After taking a look of Mario Tennis Open's features, let's talk about the game itself, Tennis. When playing a match, you can either use the touch screen, gyro controls, or regular (Using the buttons). There is a big change to the gameplay though. Most of the time, when the ball is hit to the other side, a circle pops up. This means that if the player stands in it and hits the ball, while hitting the corresponding button inside, the ball will do a special move. This gives the game a fresh start, but the downside is that you can never turn this feature off. Another thing is that the circles give off where the ball is going to bounce at, making this game extremely easy. However, in the later and harder tournaments of the game, in order to just score a point, you'll have to use one of them just to confuse the CPU. They get really annoying after a while and make people want to stop playing due to how these 'special circles' are.
(This list does not list everything that I hate/like about this game)
Random things I like about Mario Tennis Power:
- When you come in first when winning a tournament, the picture of the trophy appears on the top screen when selecting the character.
- The special games
Random things I hate about Mario Tennis Power:
- Coins are pretty much useless unless you like playing as your Mii Character
- Cannot play doubles online
- The special circles that appear when playing
- The intro when you start playing the game is not even in 3D, even though the title screen is.

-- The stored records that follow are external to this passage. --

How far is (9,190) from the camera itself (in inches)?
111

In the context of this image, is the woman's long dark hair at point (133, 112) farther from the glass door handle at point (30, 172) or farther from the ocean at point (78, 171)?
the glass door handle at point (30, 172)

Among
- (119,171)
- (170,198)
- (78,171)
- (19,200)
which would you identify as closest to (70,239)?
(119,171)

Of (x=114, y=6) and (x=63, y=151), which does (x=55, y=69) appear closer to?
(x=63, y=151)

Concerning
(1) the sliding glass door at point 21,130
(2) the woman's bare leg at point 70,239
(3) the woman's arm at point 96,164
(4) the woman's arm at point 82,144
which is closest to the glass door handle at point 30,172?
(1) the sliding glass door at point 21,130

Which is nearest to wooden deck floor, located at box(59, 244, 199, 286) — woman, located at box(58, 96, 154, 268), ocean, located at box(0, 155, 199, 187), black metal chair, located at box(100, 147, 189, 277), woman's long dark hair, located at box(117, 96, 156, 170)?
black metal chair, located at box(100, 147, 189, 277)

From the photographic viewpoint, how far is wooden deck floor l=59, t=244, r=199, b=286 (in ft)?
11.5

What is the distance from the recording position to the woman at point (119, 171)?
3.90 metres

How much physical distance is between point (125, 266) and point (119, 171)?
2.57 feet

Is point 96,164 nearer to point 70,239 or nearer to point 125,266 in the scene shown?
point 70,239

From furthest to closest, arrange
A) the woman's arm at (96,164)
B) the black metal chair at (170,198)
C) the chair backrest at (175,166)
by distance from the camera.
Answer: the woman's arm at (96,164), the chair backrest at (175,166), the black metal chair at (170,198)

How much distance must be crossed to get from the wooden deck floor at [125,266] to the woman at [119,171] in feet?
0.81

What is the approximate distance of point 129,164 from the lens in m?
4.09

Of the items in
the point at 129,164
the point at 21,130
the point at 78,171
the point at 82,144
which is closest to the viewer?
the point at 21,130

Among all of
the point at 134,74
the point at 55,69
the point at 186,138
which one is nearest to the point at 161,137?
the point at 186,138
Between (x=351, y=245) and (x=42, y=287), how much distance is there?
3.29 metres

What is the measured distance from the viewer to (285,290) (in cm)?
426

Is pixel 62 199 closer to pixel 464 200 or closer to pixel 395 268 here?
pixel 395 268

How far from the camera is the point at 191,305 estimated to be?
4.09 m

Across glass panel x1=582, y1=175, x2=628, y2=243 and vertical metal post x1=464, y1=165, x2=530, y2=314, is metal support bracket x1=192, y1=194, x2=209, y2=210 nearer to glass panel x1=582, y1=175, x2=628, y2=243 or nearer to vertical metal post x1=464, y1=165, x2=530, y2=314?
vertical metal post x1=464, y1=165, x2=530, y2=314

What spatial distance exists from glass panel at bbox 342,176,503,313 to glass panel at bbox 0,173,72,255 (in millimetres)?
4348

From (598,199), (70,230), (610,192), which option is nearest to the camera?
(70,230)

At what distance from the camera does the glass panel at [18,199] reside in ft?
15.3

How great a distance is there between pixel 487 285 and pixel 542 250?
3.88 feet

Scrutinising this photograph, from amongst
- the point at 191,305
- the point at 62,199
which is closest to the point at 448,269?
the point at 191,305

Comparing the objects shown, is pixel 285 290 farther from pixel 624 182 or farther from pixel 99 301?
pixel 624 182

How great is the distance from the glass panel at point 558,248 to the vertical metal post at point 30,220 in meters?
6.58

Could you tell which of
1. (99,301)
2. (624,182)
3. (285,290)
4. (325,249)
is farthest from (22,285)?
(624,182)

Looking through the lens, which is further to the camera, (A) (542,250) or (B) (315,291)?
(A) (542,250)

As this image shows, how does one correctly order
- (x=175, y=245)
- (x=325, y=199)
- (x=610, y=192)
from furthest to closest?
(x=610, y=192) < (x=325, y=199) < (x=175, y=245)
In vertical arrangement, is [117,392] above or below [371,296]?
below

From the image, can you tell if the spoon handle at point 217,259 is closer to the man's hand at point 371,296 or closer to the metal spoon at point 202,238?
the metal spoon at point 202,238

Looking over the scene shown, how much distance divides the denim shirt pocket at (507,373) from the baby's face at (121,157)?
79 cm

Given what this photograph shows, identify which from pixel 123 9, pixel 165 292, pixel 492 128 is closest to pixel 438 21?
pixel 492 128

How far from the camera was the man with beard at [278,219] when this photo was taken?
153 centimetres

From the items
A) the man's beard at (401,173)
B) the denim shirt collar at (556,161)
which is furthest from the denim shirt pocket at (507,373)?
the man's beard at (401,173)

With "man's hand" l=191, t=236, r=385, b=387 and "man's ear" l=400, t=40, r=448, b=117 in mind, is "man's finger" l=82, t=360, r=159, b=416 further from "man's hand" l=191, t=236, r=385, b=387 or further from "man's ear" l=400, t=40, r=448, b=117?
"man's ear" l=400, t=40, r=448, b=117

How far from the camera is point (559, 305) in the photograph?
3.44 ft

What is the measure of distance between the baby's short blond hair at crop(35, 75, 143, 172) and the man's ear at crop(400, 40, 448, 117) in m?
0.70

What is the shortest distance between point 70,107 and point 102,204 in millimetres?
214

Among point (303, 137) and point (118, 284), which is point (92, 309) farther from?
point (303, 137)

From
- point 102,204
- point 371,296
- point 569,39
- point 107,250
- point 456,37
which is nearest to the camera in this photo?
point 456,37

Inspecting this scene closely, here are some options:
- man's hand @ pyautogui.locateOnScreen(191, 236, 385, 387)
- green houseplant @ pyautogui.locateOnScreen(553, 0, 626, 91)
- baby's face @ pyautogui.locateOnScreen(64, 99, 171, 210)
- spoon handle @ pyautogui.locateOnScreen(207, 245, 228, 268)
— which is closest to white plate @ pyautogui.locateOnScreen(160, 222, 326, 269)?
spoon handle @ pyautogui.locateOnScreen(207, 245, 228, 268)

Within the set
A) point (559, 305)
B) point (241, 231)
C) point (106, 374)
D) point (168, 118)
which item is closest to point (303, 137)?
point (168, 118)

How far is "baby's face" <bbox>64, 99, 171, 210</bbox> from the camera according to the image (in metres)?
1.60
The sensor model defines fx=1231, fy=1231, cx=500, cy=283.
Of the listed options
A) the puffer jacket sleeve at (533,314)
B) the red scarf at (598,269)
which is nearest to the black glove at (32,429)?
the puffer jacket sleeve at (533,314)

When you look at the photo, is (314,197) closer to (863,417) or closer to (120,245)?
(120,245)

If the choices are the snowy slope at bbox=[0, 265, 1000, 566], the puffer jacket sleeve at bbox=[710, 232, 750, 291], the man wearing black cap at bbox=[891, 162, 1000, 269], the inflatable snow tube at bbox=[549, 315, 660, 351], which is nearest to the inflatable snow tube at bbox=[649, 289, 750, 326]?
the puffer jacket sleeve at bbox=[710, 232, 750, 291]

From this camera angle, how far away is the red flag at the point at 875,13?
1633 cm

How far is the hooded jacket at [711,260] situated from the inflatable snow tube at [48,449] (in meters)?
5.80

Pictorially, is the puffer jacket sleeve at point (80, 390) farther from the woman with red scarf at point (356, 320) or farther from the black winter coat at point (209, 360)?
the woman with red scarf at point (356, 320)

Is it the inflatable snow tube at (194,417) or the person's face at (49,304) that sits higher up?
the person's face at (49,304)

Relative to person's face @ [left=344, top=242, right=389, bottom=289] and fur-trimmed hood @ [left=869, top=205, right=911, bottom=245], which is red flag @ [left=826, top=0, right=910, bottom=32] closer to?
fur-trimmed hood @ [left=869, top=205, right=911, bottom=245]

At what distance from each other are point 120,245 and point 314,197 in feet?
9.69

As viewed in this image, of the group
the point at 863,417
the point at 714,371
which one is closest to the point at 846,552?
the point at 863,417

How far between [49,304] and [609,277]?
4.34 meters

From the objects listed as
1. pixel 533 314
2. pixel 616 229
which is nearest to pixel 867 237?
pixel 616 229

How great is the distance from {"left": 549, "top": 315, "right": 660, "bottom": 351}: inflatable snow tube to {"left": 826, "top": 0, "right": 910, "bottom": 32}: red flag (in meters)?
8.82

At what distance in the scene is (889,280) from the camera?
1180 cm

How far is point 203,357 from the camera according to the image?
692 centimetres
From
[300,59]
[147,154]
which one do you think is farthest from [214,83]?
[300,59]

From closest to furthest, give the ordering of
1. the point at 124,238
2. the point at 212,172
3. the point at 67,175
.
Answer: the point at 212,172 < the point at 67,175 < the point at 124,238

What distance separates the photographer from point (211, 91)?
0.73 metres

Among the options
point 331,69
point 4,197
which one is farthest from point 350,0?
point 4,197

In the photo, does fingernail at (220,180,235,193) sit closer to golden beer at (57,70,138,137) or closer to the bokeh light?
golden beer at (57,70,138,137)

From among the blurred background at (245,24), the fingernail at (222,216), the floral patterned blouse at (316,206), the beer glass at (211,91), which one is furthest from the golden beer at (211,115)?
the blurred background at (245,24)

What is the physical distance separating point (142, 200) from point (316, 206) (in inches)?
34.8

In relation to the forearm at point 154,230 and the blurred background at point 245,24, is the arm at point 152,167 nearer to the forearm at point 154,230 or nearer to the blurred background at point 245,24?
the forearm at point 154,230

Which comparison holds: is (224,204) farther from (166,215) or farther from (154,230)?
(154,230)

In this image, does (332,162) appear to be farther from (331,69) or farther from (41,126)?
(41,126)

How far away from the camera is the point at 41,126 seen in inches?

Mario Tennis Power is similar to its previous games. Camelot tried a new and fresh design to the gameplay, but the amount of flaws are overwhelming, which is why I'm giving this game a 4 out of 10. However, if you enjoy Mario and Tennis, then I highly recommend this game. This is not a horrible game like Superman 64 by all means. But if you're on the fence and can't decide, I say either wait till this game is on the discount bin or pass it completely. You certainly won't miss out on anything special.
I like to rate games on a scale of 1-100, but since I have to put in a number between 1-10, I'll rate it as so.